- _PROBLEM REQUIREMENTS_: Please change "red jacket" to "red coat" in the material starting at the line containing "Which is further" and ending at the line containing "77.4 inches". Give back only those lines, with nothing else altered.

- _RECORD EXTRACTS_:
* * * * * * * * *

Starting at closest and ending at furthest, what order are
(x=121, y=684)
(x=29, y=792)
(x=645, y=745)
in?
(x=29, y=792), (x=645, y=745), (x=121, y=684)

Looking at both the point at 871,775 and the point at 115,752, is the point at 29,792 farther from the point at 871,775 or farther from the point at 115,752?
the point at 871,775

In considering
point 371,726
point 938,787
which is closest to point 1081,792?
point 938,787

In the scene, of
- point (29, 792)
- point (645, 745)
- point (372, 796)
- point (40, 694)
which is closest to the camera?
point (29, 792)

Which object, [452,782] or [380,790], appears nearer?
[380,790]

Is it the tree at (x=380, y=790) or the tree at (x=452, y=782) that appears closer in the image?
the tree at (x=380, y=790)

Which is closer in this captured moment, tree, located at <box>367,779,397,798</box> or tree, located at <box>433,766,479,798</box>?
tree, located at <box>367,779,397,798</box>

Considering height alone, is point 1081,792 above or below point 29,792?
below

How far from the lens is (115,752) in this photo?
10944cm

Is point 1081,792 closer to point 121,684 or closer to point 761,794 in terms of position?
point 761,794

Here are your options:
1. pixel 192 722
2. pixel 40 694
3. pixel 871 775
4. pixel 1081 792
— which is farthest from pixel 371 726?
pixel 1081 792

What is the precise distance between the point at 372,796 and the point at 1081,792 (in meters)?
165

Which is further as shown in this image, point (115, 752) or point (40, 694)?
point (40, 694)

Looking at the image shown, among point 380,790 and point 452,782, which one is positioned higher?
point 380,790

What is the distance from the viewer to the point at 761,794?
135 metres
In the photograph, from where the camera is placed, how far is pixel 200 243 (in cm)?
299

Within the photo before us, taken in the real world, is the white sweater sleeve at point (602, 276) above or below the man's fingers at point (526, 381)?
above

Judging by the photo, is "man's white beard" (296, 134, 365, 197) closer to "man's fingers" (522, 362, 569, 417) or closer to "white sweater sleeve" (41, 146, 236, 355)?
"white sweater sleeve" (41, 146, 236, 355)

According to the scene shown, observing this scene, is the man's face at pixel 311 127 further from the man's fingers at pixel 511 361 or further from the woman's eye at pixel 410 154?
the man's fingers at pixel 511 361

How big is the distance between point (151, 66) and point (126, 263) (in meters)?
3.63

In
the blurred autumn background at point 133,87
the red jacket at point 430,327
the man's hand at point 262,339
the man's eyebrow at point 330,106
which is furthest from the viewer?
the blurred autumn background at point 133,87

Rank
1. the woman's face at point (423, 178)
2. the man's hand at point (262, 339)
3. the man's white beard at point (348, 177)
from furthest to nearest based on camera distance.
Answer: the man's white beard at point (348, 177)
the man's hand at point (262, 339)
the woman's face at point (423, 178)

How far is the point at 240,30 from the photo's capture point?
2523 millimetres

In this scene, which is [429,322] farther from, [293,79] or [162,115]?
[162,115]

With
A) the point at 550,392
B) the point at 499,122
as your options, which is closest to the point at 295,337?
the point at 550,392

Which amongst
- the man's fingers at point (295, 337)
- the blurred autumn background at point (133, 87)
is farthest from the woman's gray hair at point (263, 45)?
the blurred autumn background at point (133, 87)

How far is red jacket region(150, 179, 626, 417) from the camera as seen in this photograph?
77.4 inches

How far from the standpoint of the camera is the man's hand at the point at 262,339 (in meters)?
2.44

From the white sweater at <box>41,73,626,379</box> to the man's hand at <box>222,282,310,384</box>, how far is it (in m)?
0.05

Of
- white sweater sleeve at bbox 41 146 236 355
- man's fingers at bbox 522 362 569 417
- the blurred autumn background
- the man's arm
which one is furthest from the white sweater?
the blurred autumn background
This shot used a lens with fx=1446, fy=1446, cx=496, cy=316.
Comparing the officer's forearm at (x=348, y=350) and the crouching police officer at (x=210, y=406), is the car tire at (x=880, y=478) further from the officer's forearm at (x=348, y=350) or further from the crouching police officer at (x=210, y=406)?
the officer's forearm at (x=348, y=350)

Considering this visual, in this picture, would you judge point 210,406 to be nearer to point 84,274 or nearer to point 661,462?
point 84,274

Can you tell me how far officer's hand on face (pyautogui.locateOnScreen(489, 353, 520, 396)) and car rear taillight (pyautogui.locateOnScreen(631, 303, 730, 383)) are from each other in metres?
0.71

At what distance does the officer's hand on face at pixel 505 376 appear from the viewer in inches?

* * * * * * * * *

- _FULL SOLUTION_:
Which is further as shown in this image, point (115, 752) or point (40, 694)?
point (40, 694)

Looking at the image shown, among point 380,790 and point 452,782, which one is positioned higher?
point 380,790

What is the distance from the viewer to the point at 761,794?
135 metres
In the photograph, from where the camera is placed, how far is pixel 200 243 (in cm)?
299

Within the photo before us, taken in the real world, is the white sweater sleeve at point (602, 276) above or below the man's fingers at point (526, 381)?
above

Judging by the photo, is "man's white beard" (296, 134, 365, 197) closer to "man's fingers" (522, 362, 569, 417) or closer to "white sweater sleeve" (41, 146, 236, 355)?
"white sweater sleeve" (41, 146, 236, 355)

According to the scene shown, observing this scene, is the man's face at pixel 311 127 further from the man's fingers at pixel 511 361 or further from the woman's eye at pixel 410 154?
the man's fingers at pixel 511 361

How big is the distance between point (151, 66) and point (126, 263) (in meters)?
3.63

In
the blurred autumn background at point 133,87
the red coat at point 430,327
the man's hand at point 262,339
the man's eyebrow at point 330,106
which is furthest from the viewer?
the blurred autumn background at point 133,87

Rank
1. the woman's face at point (423, 178)
2. the man's hand at point (262, 339)
3. the man's white beard at point (348, 177)
from furthest to nearest based on camera distance.
Answer: the man's white beard at point (348, 177)
the man's hand at point (262, 339)
the woman's face at point (423, 178)

How far is the point at 240,30 from the photo's capture point?
2523 millimetres

In this scene, which is [429,322] farther from, [293,79] or [162,115]?
[162,115]

With
A) the point at 550,392
B) the point at 499,122
as your options, which is closest to the point at 295,337?
the point at 550,392

Which amongst
- the man's fingers at point (295, 337)
- the blurred autumn background at point (133, 87)
is farthest from the woman's gray hair at point (263, 45)?
the blurred autumn background at point (133, 87)

How far is red coat region(150, 179, 626, 417) from the camera as seen in this photograph?
77.4 inches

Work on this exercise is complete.